Sunday, 4 August 2013

Indian boy with tail worshipped as living god

 A 12-year-old boy having what looks like a tail is being worshipped as a living god in India.
The boy who lives in Chandigarh, India, has what looks like a 7-inch tail sticking out of his back. Arshid Ali Khan is worshipped as the living incarnation of the Hindu monkey god Hanuman, and has faithful followers who refer to him as “Balaji,” Nairaland.com reported.
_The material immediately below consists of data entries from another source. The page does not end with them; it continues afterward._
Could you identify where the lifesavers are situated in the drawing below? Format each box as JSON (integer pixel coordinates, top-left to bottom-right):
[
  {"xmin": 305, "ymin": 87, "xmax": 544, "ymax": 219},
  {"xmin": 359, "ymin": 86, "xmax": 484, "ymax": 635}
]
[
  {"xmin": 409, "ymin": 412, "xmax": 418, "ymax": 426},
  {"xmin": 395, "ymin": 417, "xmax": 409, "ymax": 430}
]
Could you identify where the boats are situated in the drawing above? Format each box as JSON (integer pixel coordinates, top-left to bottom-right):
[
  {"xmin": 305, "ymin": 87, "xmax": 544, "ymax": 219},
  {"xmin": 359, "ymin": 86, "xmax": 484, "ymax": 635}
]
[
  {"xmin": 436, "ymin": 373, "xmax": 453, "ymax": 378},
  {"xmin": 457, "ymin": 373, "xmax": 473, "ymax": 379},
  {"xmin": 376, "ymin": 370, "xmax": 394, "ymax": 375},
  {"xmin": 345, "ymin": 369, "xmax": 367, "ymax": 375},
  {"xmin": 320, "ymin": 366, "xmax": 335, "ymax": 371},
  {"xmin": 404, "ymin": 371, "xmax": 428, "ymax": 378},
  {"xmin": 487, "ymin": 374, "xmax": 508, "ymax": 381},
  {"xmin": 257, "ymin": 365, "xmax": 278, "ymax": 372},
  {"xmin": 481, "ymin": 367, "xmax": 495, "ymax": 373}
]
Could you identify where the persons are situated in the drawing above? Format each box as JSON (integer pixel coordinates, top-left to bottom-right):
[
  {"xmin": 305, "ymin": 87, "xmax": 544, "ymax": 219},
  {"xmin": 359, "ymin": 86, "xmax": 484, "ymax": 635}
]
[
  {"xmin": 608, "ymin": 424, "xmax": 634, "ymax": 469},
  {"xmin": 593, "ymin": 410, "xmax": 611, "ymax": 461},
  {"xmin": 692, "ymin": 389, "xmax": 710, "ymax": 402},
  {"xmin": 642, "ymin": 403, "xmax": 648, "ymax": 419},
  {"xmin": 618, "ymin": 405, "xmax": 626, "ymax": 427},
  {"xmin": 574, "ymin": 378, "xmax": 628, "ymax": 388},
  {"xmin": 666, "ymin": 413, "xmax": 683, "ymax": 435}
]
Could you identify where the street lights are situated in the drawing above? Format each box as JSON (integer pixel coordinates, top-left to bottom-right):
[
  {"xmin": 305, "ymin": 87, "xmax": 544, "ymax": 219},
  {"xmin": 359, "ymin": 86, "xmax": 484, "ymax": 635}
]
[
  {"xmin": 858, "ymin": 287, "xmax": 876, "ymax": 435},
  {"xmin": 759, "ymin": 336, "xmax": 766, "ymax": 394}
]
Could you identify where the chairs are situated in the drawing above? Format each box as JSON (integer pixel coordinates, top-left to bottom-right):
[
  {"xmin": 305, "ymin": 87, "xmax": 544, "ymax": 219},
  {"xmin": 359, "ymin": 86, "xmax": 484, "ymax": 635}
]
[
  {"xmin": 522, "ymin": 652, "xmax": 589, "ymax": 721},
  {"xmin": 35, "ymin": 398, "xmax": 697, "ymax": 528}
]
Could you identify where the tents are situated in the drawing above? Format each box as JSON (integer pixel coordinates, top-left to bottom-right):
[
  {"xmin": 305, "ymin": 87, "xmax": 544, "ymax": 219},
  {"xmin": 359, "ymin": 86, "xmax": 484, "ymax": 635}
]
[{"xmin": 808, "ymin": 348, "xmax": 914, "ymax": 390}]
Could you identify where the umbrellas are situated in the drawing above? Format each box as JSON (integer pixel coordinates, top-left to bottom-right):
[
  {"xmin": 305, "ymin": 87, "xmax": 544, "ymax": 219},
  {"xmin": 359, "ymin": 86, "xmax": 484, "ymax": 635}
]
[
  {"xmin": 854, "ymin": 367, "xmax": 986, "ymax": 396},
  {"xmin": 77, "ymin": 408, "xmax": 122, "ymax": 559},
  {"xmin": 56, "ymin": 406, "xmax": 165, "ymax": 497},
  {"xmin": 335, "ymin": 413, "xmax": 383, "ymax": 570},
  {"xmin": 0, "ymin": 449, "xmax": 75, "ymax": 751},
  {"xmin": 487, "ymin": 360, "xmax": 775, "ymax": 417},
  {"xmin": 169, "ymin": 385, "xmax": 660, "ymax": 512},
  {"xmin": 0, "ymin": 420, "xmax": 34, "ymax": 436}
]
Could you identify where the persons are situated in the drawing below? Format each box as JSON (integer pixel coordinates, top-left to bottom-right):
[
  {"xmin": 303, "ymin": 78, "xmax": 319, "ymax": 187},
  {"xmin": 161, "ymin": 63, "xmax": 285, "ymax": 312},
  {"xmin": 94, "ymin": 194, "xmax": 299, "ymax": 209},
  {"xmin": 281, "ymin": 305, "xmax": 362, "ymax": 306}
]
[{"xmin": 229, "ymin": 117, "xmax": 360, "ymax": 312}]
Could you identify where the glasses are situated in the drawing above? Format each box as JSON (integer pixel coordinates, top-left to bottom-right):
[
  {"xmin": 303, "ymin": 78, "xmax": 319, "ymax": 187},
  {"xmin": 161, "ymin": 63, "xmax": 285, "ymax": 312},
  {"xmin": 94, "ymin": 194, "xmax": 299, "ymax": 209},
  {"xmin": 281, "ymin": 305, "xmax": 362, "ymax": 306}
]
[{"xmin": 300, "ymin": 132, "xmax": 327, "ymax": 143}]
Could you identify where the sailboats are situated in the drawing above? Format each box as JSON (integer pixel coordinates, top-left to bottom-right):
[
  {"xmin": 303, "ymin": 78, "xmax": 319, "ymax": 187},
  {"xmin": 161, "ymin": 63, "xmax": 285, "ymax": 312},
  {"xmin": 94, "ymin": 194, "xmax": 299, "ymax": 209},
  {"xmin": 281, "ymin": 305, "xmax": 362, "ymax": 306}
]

Doctors have a different, less spiritual, theory: The appendage is actually meningocele, a rare form of spina bifida that causes the spine to grow abnormally. As a result, Khan is worshipped as the living incarnation of the Hindu monkey god Hanuman, and has faithful followers who refer to him as “Balaji,” Nairaland.com reported.
Although medical experts believe Khan should have the “tail” removed because he risks further medical problems, he is philosophically opposed to it. “I love my tail. It’s a gift from God. It’s unusual, but people respect me and bow before me because of it,” he said, according to the Sun. “I feel special.”
Khan is the first Indian to claim having a human tail. A teenage girl was the first to spot a similar ‘tail.’ Ke$ha, who previously claimed she had sex with a ghost, told the British publication Heat that she was born with a tail, but that it was removed before she could shake it.
“I had a tail when I was born. It was a tiny tail, about a quarter of an inch, then they chopped it off and stole my tail,” she told Heat. “That was when I was little. I’m really sad about that story.” Ke$ha’s alleged tale has been lost to history (and to the hospital waste bin.)
Dr. Scott Meyer, a member of the neuro-spine team at Morristown Medical Center in New Jersey, said meningocele can be associated with a tuft of hair in the lower back.
 “The combination of a membranous sac with a tuft of hair could certainly produce a likeness to a monkey’s tail,” he told The Huffington Post.
He recommends people who have meningocele have surgery to put the “tail” back into the body because of an increased risk of infection. Meyer added that the condition has been reduced by 50 percent in North America thanks to programs that “support folic acid supplementation during pregnancy.”
About 40 cases of human tails have been reported according to a study by the People’s Journal of Scientifc Research, but you don’t necessarily need the condition to have one.